+++ COLLECTED DATA

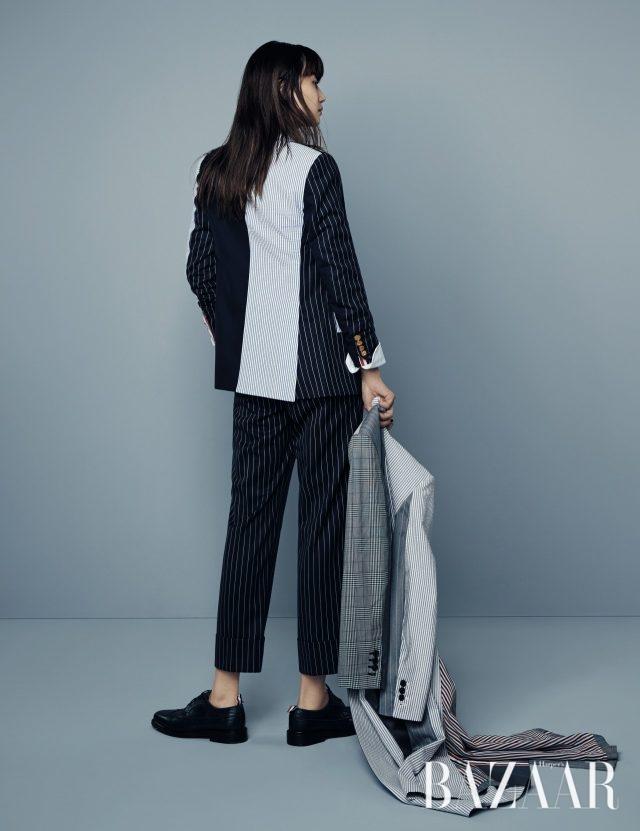 다양한 컬러와 패턴의 스트라이프 패턴이 어우러진 재킷, 핀스트라이프 패턴의 팬츠, 체크와 스트라이프가 믹스된 스프링 코트, 로퍼는 모두 가격 미정으로 Thom Browne 제품.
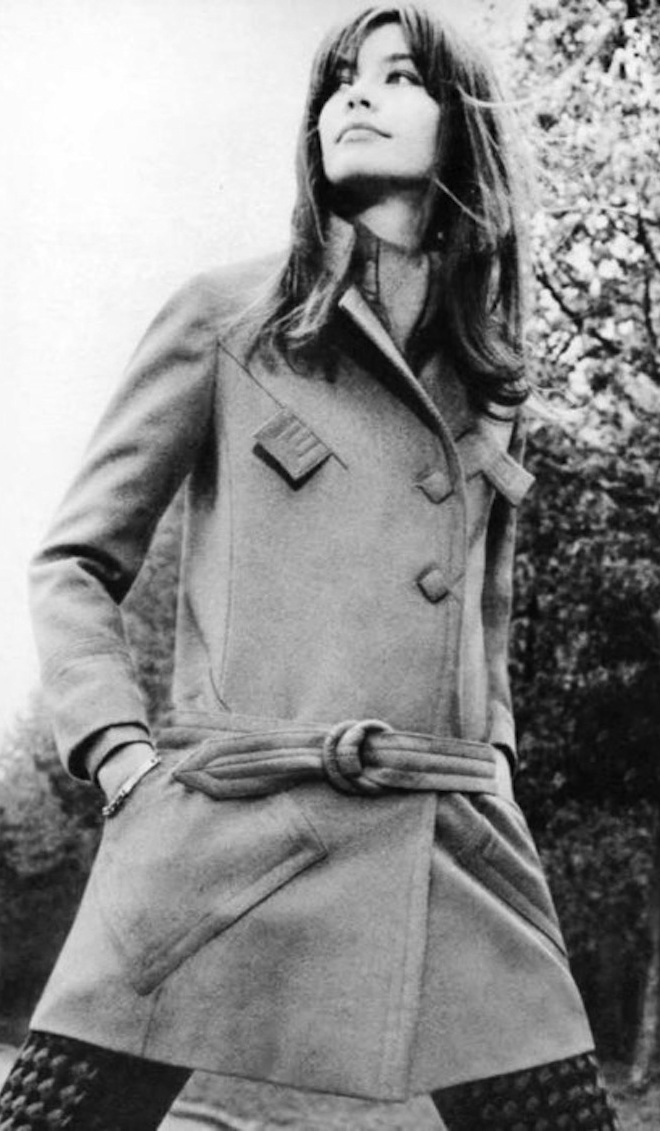 detail-classic-style-type-francoisehardy-coat-french-chic.jpg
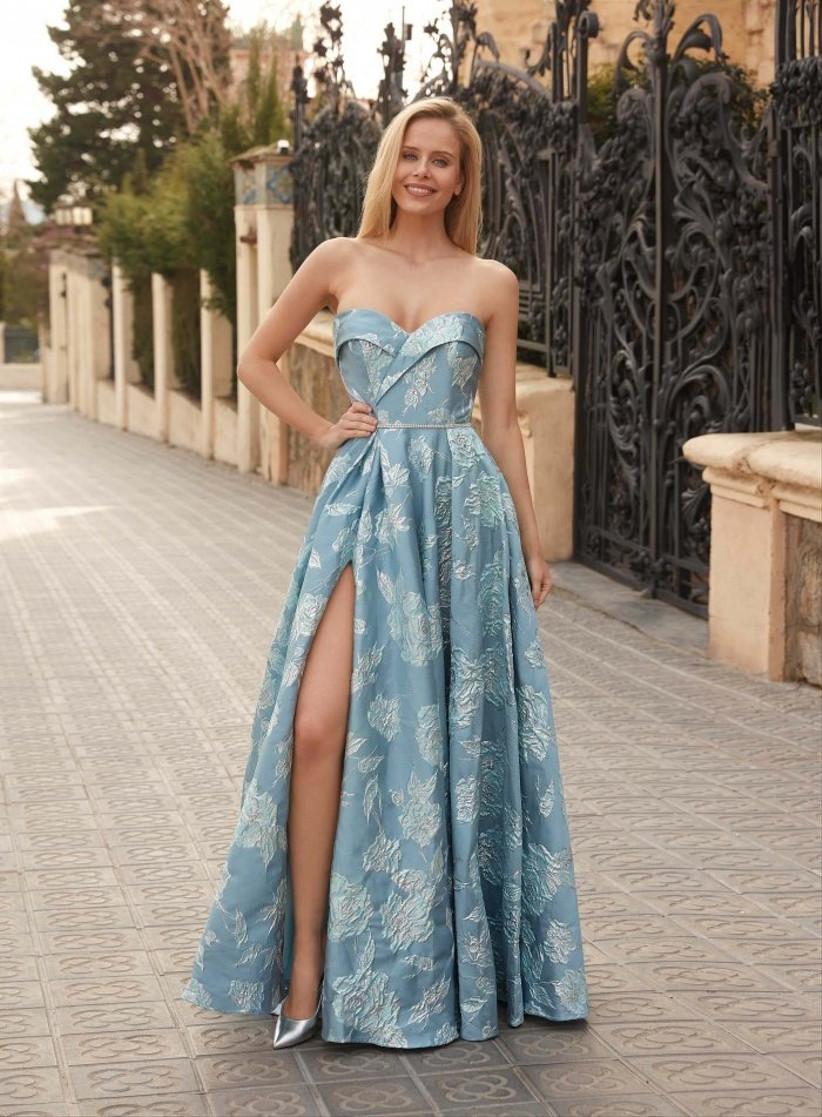 vestido de fiesta largo de Susana Rivieri 2021 con hombros al descubierto y abertura profunda en la falda para las invitadas más sexys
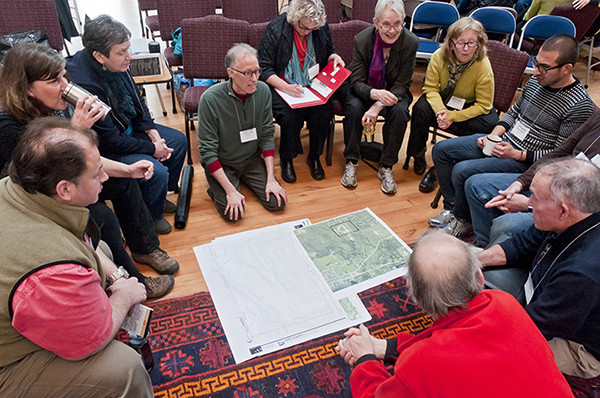 Ross Chapin presenting his plan for community development of a 40 acre parcel in Langley on Whidbey Island (photo by Eric Neurath)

++++++

PROBLEM TO WORK ON
The whole listing is to be retyped exactly, with its pictures removed.

RESPONSE BELOW
 다양한 컬러와 패턴의 스트라이프 패턴이 어우러진 재킷, 핀스트라이프 패턴의 팬츠, 체크와 스트라이프가 믹스된 스프링 코트, 로퍼는 모두 가격 미정으로 Thom Browne 제품.
 detail-classic-style-type-francoisehardy-coat-french-chic.jpg
 vestido de fiesta largo de Susana Rivieri 2021 con hombros al descubierto y abertura profunda en la falda para las invitadas más sexys
 Ross Chapin presenting his plan for community development of a 40 acre parcel in Langley on Whidbey Island (photo by Eric Neurath)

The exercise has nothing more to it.